Más cauta fue la reacción de Irak, cuyo gobierno tiene muy presentes las críticas de Obama a la estrategia de Bush en ese país. Así, el de Bagdad fue uno de los pocos gobiernos en expresar la esperanza de que no haya cambios sustanciales en la política de Washington. "Obama aseguró que no habrá una retirada apresurada de las tropas estadounidenses de Irak", se apresuró en recordar el ministro de Exteriores, Hoshiar Zebari.

Desde Afganistán, su presidente, Hamid Karzai, manifestó la esperanza de que el triunfo de Obama traiga paz a su país, al tiempo que lo exhortó a evitar más víctimas civiles en su lucha contra los talibanes.

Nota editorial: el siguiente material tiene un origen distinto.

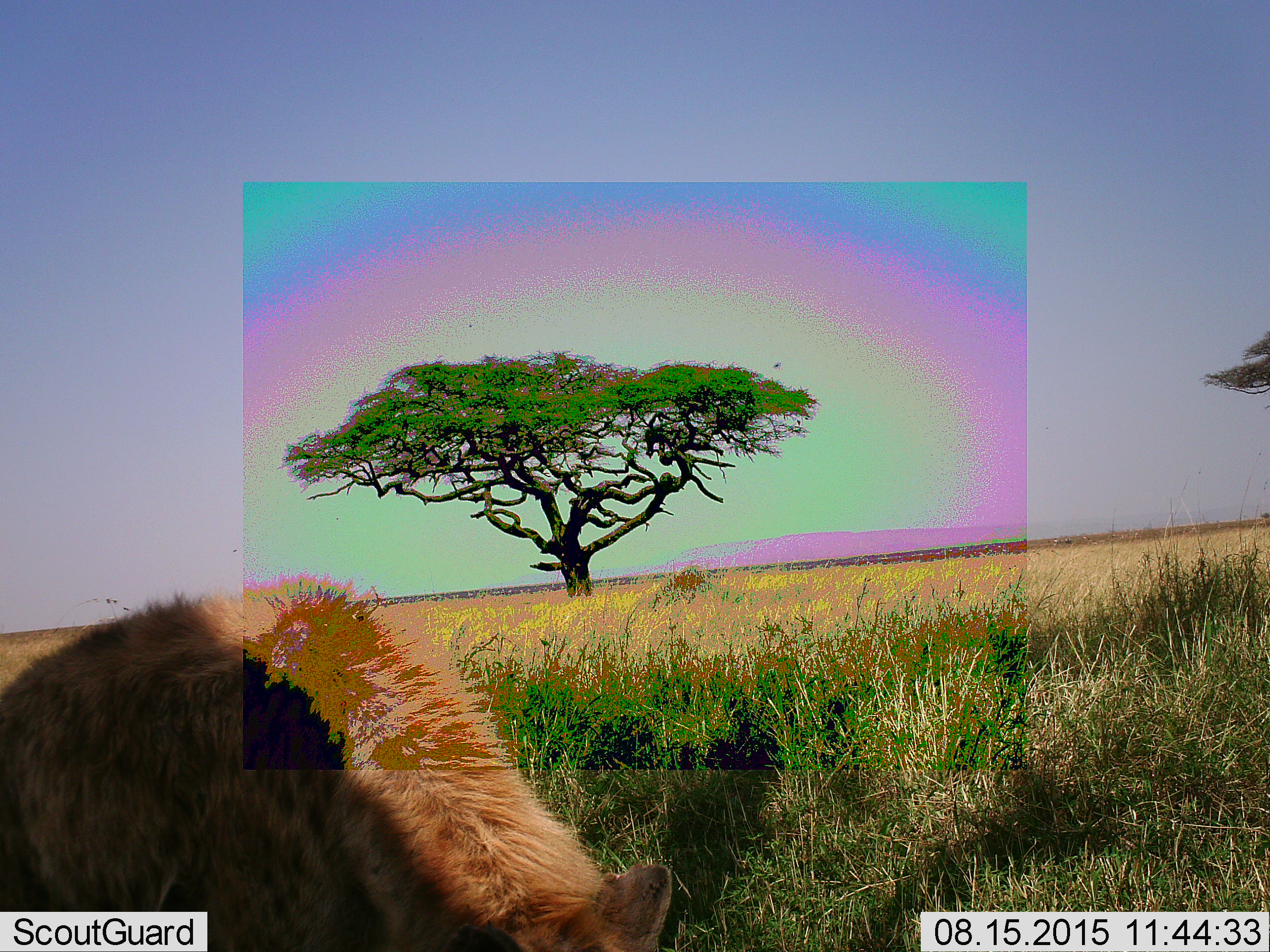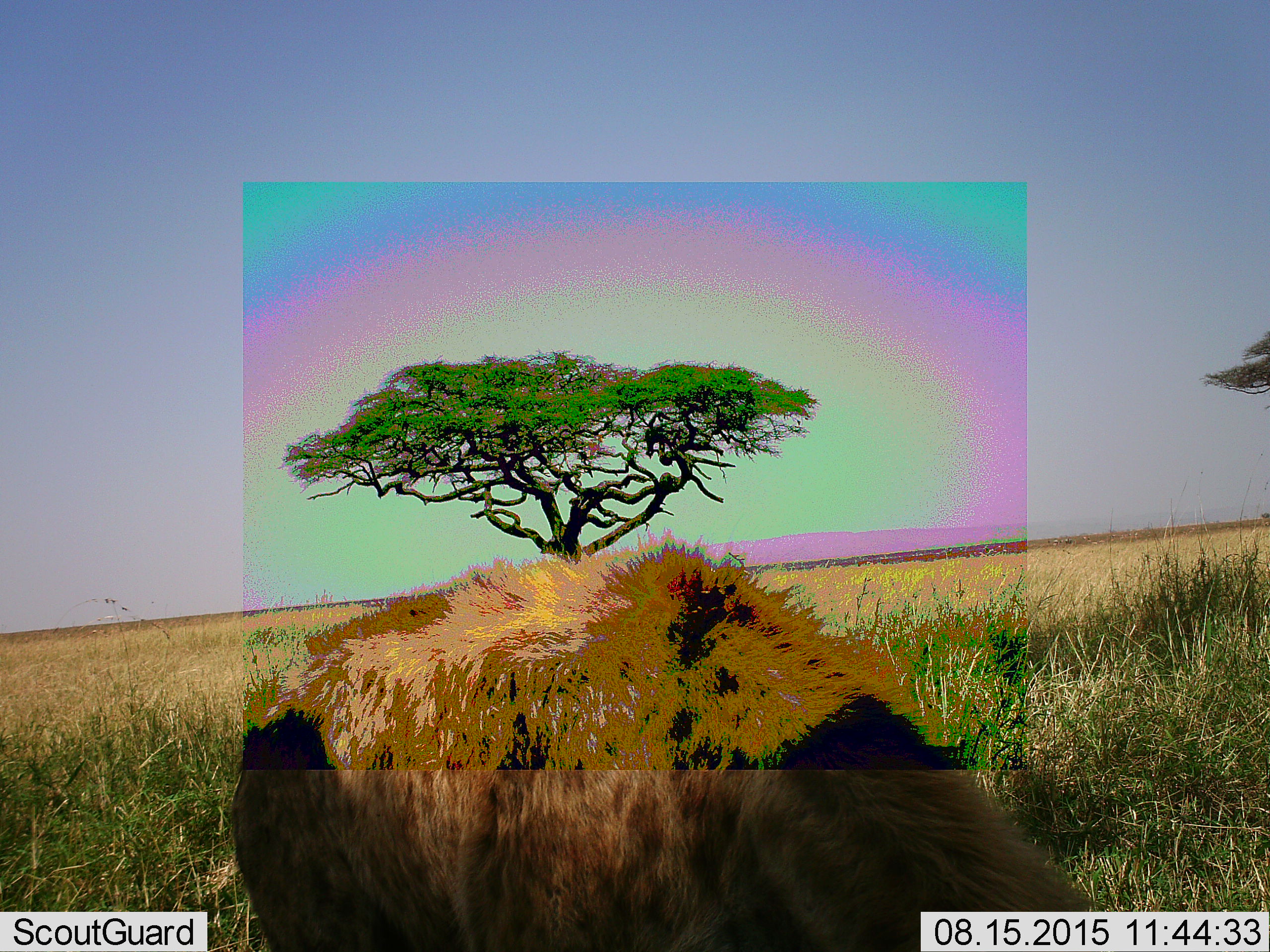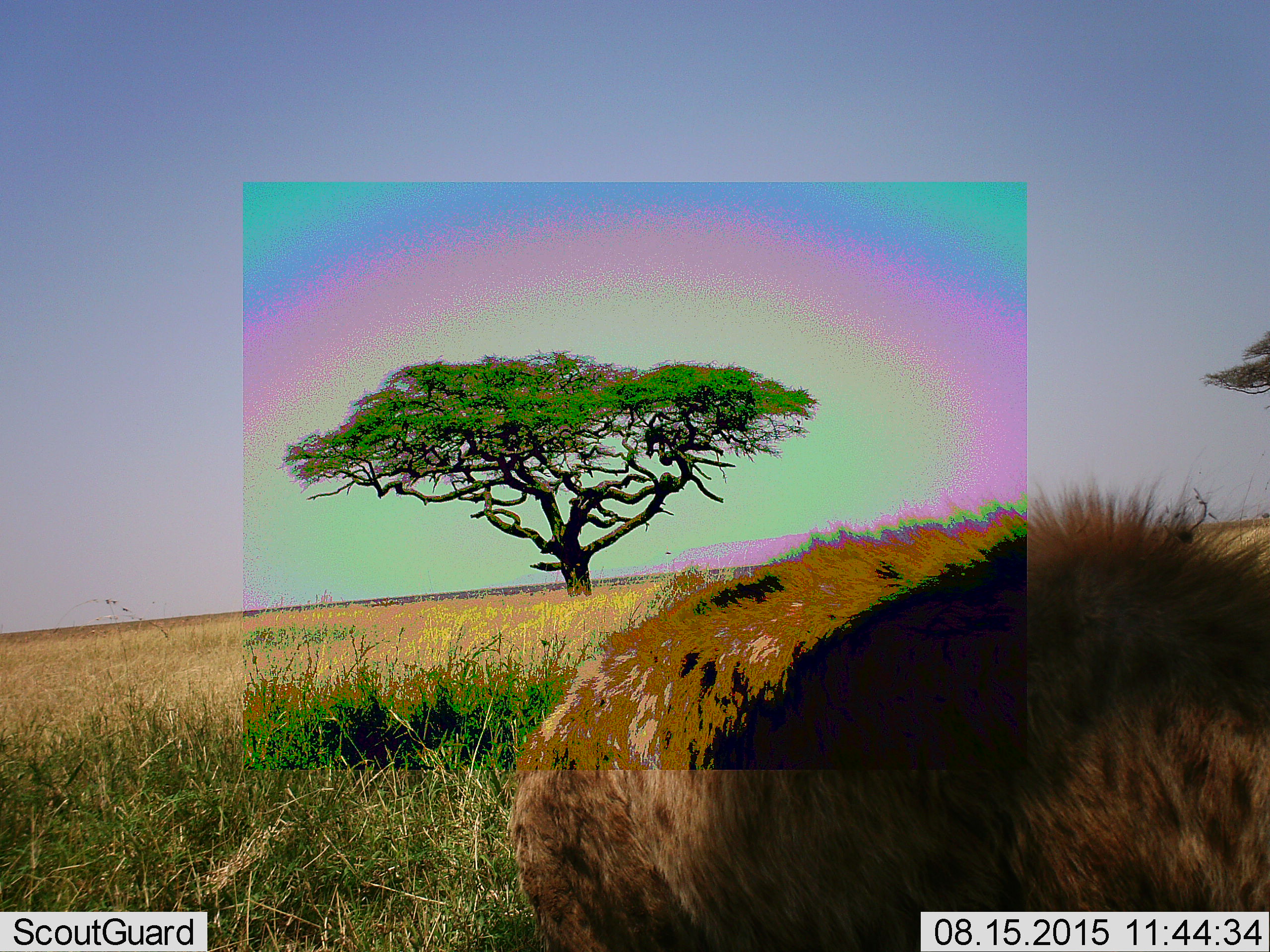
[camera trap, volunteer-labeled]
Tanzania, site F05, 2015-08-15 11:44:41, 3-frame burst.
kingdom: Animalia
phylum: Chordata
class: Mammalia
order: Carnivora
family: Hyaenidae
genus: Crocuta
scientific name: Crocuta crocuta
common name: spotted hyena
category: hyenaspotted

Paz también es lo que anhelan en Medio Oriente, donde Israel y los palestinos felicitaron por igual al senador por Illinois. Si el presidente israelí, Shimon Peres, habló de Estados Unidos como "un gran amigo y una gran esperanza", el presidente palestino, Mahmud Abbas, instó a Obama a involucrarse "inmediatamente" en el proceso de paz para traer la seguridad y la estabilidad a la región.

"Sueños". Lo que seguramente todos suscribirían son las palabras de Nelson Mandela, el ex presidente sudafricano y símbolo de la lucha contra el apartheid: "El triunfo de Obama demuestra que nadie, en ninguna parte, debe abandonar sus sueños de convertir el mundo en un mejor lugar para vivir".

El propio Bush rindió un emocionado homenaje a su sucesor en la Casa Blanca, y prometió llenando de elogios a Obama su "cooperación total" durante los 76 días de la transición. Agregó que lo mantendrá al tanto de todas sus decisiones políticas hasta el 20 de enero, el día de la entrega del mando.